- Release Signoff Checklist
- Summary
- Motivation
- Proposal
- Use Cases
- Test Plans
- Graduation Criteria
- (R) kubernetes/enhancements issue in release milestone, which links to KEP (this should be a link to the KEP location in kubernetes/enhancements, not the initial KEP PR)
- (R) KEP approvers have set the KEP status to
implementable
- (R) Design details are appropriately documented
- (R) Test plan is in place, giving consideration to SIG Architecture and SIG Testing input
- (R) Graduation criteria is in place
- (R) Production readiness review completed
- "Implementation History" section is up-to-date for milestone
- User-facing documentation has been created in [kubernetes/website], for publication to [kubernetes.io]
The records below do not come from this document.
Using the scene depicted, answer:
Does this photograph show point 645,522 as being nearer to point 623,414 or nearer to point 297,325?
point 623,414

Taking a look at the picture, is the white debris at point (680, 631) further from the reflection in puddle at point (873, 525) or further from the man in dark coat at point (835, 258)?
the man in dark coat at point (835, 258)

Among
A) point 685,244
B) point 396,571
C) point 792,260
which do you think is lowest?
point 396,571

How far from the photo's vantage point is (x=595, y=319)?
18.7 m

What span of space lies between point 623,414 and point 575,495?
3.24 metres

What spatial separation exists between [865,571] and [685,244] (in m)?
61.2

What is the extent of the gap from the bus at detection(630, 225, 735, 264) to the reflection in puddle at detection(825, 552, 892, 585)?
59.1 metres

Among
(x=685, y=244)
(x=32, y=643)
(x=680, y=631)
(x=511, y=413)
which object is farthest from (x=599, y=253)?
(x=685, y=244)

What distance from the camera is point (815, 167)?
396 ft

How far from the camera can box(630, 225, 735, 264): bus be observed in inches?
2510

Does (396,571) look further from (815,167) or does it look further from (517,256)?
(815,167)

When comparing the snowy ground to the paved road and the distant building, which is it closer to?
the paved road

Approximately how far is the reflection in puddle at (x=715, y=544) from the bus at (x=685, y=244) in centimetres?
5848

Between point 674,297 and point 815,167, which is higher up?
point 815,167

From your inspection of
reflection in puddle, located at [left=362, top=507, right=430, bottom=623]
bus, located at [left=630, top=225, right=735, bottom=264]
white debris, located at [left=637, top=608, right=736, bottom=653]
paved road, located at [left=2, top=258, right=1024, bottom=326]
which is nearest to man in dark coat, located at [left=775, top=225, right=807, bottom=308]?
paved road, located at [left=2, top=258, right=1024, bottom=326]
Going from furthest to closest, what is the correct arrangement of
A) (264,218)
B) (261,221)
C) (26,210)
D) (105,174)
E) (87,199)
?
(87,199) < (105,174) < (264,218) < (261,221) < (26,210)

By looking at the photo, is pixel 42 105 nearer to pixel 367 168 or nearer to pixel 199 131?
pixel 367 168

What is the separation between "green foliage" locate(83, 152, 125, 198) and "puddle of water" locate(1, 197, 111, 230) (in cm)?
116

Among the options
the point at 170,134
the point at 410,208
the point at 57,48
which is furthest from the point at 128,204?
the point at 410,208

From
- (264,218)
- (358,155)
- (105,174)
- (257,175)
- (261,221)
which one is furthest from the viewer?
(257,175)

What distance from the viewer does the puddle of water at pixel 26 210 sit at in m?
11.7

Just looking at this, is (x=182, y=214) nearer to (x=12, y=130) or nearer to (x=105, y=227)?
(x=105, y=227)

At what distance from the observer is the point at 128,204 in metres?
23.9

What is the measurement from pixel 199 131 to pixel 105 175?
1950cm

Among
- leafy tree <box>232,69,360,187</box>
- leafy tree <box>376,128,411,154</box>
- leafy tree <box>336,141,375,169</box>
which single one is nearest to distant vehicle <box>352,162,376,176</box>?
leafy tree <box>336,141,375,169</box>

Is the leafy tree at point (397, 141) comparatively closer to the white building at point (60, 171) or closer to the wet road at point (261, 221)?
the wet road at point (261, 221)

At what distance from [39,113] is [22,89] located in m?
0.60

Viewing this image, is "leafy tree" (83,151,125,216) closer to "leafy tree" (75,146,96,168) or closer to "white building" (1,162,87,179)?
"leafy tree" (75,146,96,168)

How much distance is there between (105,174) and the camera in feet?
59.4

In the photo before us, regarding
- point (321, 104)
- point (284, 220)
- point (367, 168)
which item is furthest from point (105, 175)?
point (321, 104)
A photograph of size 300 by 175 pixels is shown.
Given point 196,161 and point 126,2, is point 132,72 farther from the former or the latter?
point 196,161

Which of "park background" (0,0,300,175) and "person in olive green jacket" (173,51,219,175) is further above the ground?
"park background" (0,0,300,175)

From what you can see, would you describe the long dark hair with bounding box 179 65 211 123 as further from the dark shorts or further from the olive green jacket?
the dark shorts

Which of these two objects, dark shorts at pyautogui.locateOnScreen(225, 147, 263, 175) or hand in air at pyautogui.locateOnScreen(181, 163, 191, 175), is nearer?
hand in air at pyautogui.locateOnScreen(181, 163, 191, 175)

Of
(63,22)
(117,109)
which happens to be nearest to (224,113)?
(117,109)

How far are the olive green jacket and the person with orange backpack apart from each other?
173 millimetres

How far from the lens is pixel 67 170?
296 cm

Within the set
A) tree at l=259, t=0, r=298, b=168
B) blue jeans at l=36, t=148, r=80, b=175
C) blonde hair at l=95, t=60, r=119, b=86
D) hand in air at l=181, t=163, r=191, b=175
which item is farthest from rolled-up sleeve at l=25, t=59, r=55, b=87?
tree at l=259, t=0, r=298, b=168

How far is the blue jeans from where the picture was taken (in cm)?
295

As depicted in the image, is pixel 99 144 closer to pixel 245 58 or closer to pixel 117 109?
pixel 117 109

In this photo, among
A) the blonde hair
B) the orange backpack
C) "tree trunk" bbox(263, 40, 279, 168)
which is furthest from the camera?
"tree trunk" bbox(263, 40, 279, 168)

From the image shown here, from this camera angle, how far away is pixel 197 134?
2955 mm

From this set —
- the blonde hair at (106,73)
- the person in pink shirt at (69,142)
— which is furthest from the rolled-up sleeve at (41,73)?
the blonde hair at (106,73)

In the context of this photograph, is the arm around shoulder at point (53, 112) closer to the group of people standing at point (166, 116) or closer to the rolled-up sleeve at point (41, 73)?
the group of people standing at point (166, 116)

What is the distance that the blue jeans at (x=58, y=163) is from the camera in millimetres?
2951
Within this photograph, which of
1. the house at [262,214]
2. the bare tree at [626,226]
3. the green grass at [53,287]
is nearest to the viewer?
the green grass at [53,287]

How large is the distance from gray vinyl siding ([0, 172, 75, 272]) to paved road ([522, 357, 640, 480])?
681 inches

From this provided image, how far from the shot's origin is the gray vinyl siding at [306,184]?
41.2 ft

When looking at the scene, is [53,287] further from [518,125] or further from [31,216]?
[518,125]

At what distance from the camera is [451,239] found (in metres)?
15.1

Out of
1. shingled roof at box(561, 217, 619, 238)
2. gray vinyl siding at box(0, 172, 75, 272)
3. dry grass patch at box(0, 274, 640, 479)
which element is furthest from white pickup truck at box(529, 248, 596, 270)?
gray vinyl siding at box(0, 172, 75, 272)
- Supporting documentation e.g., additional design documents, links to mailing list discussions/SIG meetings, relevant PRs/issues, release notes
This document describes the Kubernetes Scheduling Framework. The scheduling framework is a new set of "plugin" APIs being added to the existing Kubernetes Scheduler. Plugins are compiled into the scheduler, and these APIs allow many scheduling features to be implemented as plugins, while keeping the scheduling "core" simple and maintainable.
Note: Previous versions of this document proposed replacing the existing scheduler with a new implementation.
Many features are being added to the Kubernetes Scheduler. They keep making the code larger and the logic more complex. A more complex scheduler is harder to maintain, its bugs are harder to find and fix, and those users running a custom scheduler have a hard time catching up and integrating new changes. The current Kubernetes scheduler provides webhooks to extend its functionality. However, these are limited in a few ways:
- The number of extension points are limited: "Filter" extenders are called after default predicate functions. "Prioritize" extenders are called after default priority functions. "Preempt" extenders are called after running default preemption mechanism. "Bind" verb of the extenders are used to bind a Pod. Only one of the extenders can be a binding extender, and that extender performs binding instead of the scheduler. Extenders cannot be invoked at other points, for example, they cannot be called before running predicate functions.
- Every call to the extenders involves marshaling and unmarshalling JSON. Calling a webhook (HTTP request) is also slower than calling native functions.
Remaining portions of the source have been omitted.